Task to complete: Transcribe the lines below exactly. No image belongs in the transcription.

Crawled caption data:

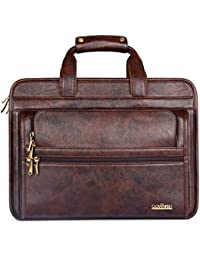 The Clownfish 26 Liters Vegan Leather Briefcase Laptop Bag for Laptops Upto 15.6 inch
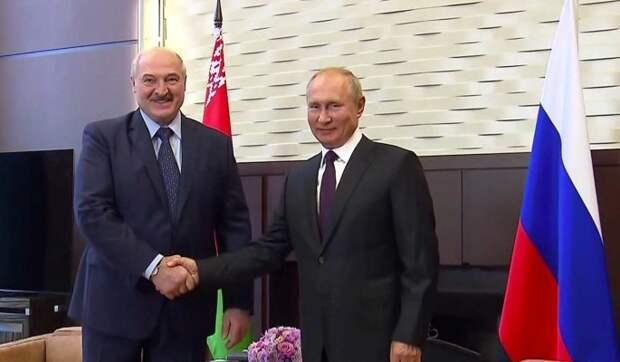 СМИ: Лукашенко получит от Путина новые щедрые предложения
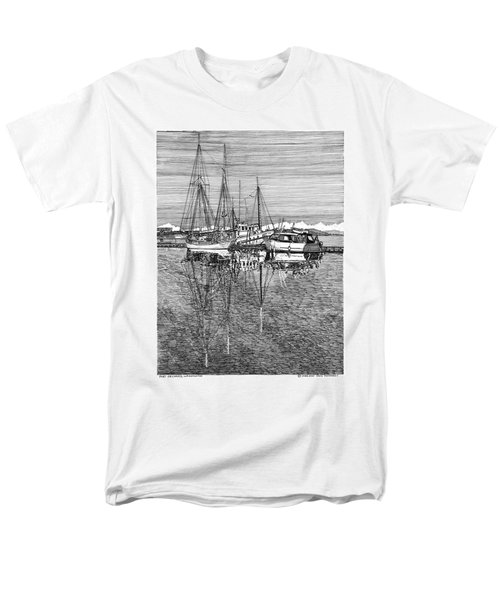 Port Orchard Reflections T-Shirt by Jack Pumphrey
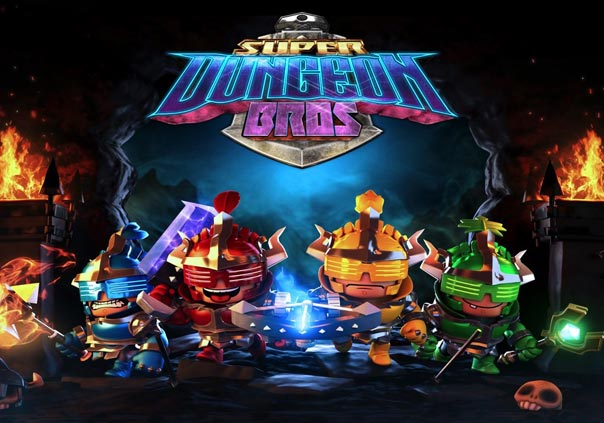 Super Dungeon Bros Gamer Banner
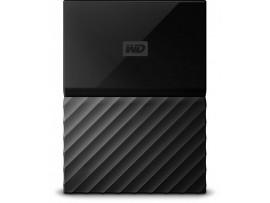 NEW WD My Passport For Mac 2TB External Portable Black HDD USB 3.0 WDBP6A0020BBK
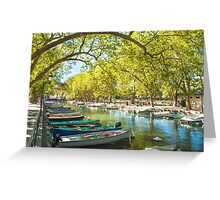 Annecy, boats and channel from lovers' bridge Greeting Card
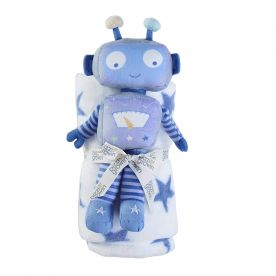 Bizzi Growin Robot Toy & Blanket Gift Set - Blue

Result:
 The Clownfish 26 Liters Vegan Leather Briefcase Laptop Bag for Laptops Upto 15.6 inch
 СМИ: Лукашенко получит от Путина новые щедрые предложения
 Port Orchard Reflections T-Shirt by Jack Pumphrey
 Super Dungeon Bros Gamer Banner
 NEW WD My Passport For Mac 2TB External Portable Black HDD USB 3.0 WDBP6A0020BBK
 Annecy, boats and channel from lovers' bridge Greeting Card
 Bizzi Growin Robot Toy & Blanket Gift Set - Blue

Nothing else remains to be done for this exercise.